In the context that will explore it during this post is the love you have for a girlfriend, wife, or fiance and how it relates to the Wedding Industry.
TV does a terrible job at portraying weddings as Love events. They portray weddings as money sucking, bad attitude getting, stressful, bad service oriented, bridezilla, negative events. But then again, they need drama to attract viewers.
And the term Bridezilla, that’s also another negative word that gets passed around from vendor to vendor. Most of the time, if you listen closely to the vendor telling a story about a bridezilla, you can tell that the bride was not happy with his service.
To me a bridezilla is bride who did not get what she paid for or what she expected. The wedding vendor did not meet her needs or expectations.
How can you do a wedding with that type of mentality week after week? After a while, I’m sure it’s so repetitive for some of these vendors, that they begin to forget that weddings are a celebration of a couple’s Love for each other.

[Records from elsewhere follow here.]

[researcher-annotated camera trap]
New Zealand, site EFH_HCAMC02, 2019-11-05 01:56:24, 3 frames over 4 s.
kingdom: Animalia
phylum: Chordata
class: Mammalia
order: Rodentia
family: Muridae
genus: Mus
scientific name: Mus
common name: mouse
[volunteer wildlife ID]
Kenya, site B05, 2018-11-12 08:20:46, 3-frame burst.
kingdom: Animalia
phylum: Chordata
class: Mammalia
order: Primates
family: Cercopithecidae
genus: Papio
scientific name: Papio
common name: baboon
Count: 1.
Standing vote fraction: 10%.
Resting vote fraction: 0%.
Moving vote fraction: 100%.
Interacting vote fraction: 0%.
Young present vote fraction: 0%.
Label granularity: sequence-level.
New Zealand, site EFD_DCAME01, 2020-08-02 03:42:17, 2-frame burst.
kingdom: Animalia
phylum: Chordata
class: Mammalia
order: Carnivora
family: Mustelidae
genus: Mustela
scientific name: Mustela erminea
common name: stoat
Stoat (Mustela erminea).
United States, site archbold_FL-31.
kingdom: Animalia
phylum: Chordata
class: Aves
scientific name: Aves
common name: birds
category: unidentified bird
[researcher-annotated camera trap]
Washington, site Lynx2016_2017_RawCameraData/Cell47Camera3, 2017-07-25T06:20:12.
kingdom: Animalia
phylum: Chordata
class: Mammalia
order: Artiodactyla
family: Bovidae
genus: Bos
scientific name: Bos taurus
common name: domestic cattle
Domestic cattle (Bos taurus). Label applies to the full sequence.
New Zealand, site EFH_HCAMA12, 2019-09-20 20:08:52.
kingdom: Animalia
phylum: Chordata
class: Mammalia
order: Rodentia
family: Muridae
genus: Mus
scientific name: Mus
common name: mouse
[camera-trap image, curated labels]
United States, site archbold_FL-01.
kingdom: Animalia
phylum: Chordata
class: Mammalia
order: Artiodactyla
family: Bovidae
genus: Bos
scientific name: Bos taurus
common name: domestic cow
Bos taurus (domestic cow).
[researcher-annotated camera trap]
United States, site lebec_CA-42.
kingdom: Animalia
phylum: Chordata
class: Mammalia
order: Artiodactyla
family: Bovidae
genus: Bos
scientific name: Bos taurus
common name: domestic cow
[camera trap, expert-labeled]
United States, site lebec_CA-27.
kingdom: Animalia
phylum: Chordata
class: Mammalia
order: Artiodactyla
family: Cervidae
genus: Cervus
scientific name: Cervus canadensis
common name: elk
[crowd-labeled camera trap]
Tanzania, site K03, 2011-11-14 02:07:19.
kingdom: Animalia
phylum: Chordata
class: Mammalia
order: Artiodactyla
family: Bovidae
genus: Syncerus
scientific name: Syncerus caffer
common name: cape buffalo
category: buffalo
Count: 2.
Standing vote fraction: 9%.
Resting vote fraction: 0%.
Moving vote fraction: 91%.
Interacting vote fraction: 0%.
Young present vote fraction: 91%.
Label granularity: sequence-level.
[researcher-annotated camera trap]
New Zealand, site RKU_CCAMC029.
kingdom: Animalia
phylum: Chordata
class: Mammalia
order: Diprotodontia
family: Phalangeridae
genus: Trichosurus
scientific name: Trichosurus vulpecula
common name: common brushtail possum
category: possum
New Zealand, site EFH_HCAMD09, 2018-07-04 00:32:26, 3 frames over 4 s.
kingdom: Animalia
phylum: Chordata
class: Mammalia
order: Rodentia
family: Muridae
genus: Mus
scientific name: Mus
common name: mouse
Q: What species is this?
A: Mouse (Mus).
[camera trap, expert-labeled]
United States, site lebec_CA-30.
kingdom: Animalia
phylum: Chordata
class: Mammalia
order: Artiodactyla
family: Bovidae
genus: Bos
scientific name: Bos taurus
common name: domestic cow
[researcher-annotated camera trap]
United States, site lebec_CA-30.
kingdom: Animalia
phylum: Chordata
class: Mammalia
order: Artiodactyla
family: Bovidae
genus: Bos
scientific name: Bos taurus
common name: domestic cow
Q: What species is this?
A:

I’m not saying that wedding vendors should let their hand be bent so far back that it breaks, but if something is misunderstood, or there is some kind of mis-communication between the bride and the vendor. Then things need to be explained in an apologetic, kind manner. Not in the, you-should’ve-known-matter-of-fact tone that a lot of vendors use. There are vendors that actually get mad and upset because their brides don’t understand exactly what they are paying for. It happens all the time. Who’s fault is it that the bride does not understand what she is paying for and what she needs to pay additional for?
In order to help brides celebrate their Love, their special day, the day they will remember for the rest of their lives, wedding vendors must, first love their brides and their families. It’s annoying to hear other DJ’s or other wedding vendors call their passionate brides; brideszillas, B-word brides, terrible headaches, etc… They are emotional human beings who want and expect the best, the day of their wedding.
If you, the bride, don’t feel loved, respected, or appreciated from your wedding vendor, you should demand it and expect it. You shouldn’t have to ask for it because a real wedding professional knows and understands that good customer service means to love your customer and to be of service to your customers.